◆一日目◇
【読者の皆様へ】
本作を開いていただき、ありがとうございます。
※本作は現代で広がりつつある「置き配」を題材にした、ノンストップ・サイコホラーです。
前作『置き配』—あなたが頼んでいない荷物—の続編です。前作を読んでから本作を読んでいただくと、面白さが倍増します。
※主人公が追い詰められる過程で不快に感じる言動・描写が含まれます(物語上の演出です)。
※暴力・残酷描写を含むため、R15想定でお読みください。
※全9話、完結済みです。初回のみ2話を21時公開します。

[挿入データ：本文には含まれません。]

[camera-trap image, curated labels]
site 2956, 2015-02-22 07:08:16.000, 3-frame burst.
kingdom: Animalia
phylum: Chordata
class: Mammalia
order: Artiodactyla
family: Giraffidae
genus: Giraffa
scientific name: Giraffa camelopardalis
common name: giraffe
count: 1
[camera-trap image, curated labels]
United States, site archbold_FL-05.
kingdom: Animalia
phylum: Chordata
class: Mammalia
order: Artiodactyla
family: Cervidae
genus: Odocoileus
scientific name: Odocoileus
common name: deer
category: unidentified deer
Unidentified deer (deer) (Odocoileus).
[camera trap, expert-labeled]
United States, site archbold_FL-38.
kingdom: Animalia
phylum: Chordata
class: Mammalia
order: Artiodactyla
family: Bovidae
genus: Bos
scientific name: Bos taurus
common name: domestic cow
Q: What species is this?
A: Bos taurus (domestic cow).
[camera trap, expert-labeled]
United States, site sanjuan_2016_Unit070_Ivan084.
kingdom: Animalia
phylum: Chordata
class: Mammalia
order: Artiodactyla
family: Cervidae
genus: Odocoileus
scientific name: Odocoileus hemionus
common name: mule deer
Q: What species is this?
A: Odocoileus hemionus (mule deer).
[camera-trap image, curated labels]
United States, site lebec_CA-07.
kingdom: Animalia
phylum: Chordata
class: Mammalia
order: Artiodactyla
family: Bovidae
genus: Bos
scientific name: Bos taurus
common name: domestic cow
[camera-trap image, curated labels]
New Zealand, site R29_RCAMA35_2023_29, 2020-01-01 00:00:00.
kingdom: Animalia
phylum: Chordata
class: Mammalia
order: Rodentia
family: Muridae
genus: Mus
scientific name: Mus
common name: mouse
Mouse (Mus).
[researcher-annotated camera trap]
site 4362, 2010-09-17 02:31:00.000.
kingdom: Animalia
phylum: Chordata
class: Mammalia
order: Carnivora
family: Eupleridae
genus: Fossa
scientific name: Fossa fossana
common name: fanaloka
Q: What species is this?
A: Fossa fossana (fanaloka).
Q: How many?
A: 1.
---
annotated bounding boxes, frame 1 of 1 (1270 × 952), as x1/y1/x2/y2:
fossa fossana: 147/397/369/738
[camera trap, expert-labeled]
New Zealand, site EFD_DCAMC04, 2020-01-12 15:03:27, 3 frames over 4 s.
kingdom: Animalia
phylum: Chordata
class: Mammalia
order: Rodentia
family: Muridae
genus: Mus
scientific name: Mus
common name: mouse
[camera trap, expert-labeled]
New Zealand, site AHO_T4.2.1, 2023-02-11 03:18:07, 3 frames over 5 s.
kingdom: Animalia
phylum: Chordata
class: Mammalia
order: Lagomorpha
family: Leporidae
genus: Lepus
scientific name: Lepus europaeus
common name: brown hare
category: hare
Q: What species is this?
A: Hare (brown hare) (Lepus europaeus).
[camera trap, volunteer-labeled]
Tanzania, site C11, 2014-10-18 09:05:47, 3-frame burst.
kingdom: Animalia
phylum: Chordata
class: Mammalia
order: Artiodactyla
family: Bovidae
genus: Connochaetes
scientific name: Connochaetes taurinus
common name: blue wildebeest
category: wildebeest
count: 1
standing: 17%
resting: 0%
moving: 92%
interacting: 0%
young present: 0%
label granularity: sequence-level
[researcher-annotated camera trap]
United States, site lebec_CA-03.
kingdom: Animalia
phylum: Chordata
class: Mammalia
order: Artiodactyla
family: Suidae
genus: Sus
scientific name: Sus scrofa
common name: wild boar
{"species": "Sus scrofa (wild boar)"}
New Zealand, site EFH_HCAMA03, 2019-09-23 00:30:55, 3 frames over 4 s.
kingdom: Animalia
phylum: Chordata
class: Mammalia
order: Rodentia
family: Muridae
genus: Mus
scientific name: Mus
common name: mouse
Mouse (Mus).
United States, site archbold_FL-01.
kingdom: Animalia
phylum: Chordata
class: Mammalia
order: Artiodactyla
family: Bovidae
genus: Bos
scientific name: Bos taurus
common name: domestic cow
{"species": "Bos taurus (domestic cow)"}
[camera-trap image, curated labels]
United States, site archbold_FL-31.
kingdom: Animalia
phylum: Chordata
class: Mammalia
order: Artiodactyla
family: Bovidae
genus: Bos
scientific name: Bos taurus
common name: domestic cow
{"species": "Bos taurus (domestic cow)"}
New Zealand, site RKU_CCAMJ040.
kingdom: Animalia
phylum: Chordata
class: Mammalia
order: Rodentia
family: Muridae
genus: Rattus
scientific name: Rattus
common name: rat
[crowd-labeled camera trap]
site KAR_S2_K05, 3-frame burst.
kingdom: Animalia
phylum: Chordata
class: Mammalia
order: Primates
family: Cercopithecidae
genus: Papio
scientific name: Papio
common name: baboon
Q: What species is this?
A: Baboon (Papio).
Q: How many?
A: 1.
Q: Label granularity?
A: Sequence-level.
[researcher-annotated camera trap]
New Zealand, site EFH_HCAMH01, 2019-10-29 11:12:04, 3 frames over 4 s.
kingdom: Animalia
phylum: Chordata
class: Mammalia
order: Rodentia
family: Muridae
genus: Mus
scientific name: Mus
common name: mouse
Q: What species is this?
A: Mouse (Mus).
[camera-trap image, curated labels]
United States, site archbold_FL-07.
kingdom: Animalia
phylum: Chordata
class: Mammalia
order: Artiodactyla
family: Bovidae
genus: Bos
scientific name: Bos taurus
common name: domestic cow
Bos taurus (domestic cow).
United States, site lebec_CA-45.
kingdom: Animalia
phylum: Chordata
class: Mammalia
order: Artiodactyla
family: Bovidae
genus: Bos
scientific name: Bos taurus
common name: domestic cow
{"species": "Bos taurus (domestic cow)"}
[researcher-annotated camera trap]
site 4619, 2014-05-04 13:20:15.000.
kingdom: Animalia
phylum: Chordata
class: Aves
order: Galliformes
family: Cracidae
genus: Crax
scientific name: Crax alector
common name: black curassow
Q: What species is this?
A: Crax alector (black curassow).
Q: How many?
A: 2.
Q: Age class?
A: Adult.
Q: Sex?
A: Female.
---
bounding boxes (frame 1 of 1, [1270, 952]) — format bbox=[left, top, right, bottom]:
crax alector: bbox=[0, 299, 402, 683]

翌日の3話目からは1話ずつ、毎日22時に更新予約を設定しています。
差出人が自分で、宛先が自分の荷物が届いたら、あなたはどうしますか?
謎の置き配、あなたの玄関にも届くかもしれません。
寝る前のひととき、あるいは夜更けの読書のお供になれれば幸いです。
◆一日目◇
コンビニの店長兼オーナーの持田燈二十九歳は、その日も夜勤をアルバイトに任せて帰宅していた。
遅くまで営業しているスーパーで買い物を済ませ、自宅マンションの廊下を歩いていると、自室の玄関の前に荷物が置いてあるのが目についた。
最近ネットで何かを買ったか思い出そうとするが、心当たりはない。
荷物を手に取って送り状を見ると、差出人と宛名が自分になっていた。当然、自分で自分宛に荷物を出した記憶はない。
不審な荷物を手にして、心当たりを探すが、特に思い出せることは何もなかった。
玄関の鍵を開けて部屋へ入り、テーブルへ荷物を置いた。スマートフォンを取り出し、ネットストアの買い物履歴を確認したが、注文した履歴はなかった。
自分宛の自分の荷物……警察へ届ける前に中身を確認しても問題ないと判断して箱を開けた。
箱の中にはレジで接客をしている自分の写真が入っていた。
盗撮……しかも、犯人は自宅まで知っている。すぐに写真を箱に戻して警察へ向かった。
警察では事情を訊くだけで、現時点でできることはないと言われた。『何か進展があったらまた来てください』と言われ、その日は帰宅した。
人生で味わったことのない恐怖が、心に影を落としていた。
布団の中で毎日来るお客の顔を思い出して、こんなことをする可能性があるお客を探った。
思い当たるお客の顔は浮かばない。現状、迷惑客はいなかった。
読んでいただきありがとうございました。